Mengutip Channel News Asia, Kamis, 9 September 2021, adapun fokus langsung tetap pada upaya meredakan efek pukulan ekonomi akibat pandemi covid-19. Permintaan tersebut menampilkan pengeluaran untuk inisiatif jangka panjang seperti investasi hijau dan digitalisasi.

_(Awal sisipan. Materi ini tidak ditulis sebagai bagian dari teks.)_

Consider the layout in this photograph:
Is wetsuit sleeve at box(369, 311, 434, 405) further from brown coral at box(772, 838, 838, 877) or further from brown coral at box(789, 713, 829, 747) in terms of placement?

Permintaan itu dikeluarkan beberapa hari setelah pengumuman mengejutkan dari Perdana Menteri Yoshihide Suga yang mengaku tidak akan mencalonkan diri kembali. Ia menyiapkan panggung untuk perdana menteri baru, di tengah meningkatnya seruan untuk lebih banyak pengeluaran guna menghidupkan kembali ekonomi yang dilanda pandemi.
Dari jumlah yang diminta sebesar 111,7 triliun yen (USD1 triliun), pembayaran utang mencapai lebih dari 30 triliun yen untuk membiayai utang publik Jepang, lebih dari dua kali lipat ukuran ekonominya, merupakan yang terbesar di antara negara-negara maju. Permintaan untuk pengeluaran kesejahteraan menyumbang 34 triliun yen, juga merupakan rekor.
"Sudah menjadi tanggung jawab kita untuk menghidupkan kembali ekonomi dan reformasi keuangan, sekaligus mengatasi krisis korona. Jadwal setelah perlombaan kepemimpinan partai sangat cair, tetapi kami akan melakukan yang terbaik untuk menyusun anggaran tanpa penundaan," kata Menteri Keuangan Jepang Wataru Ito.
Permintaan tersebut juga menampilkan inisiatif hijau, meskipun dalam jumlah yang relatif kecil, seperti bantuan untuk mempromosikan pembelian kendaraan listrik dan subsidi untuk membantu maskapai penerbangan beralih ke bahan bakar jet yang terbuat dari bahan non-minyak.
Kementerian lingkungan meminta sekitar 400 miliar yen, naik 32 persen dari anggaran tahun berjalan dan termasuk langkah-langkah untuk membantu memenuhi janji Jepang untuk mencapai netralitas karbon pada 2050, termasuk subsidi mendukung energi terbarukan dan penetapan harga karbon.
"Permintaan anggaran menyoroti peningkatan pengeluaran untuk dekarbonisasi. Banyak dari permintaan mungkin menargetkan proyek jangka panjang seperti penelitian dan pengembangan. Namun, langkah-langkah anggaran untuk mobil dan perumahan dapat merangsang ekonomi dalam waktu dekat," pungkas Ekonom Nomura Securities Kohei Okazaki.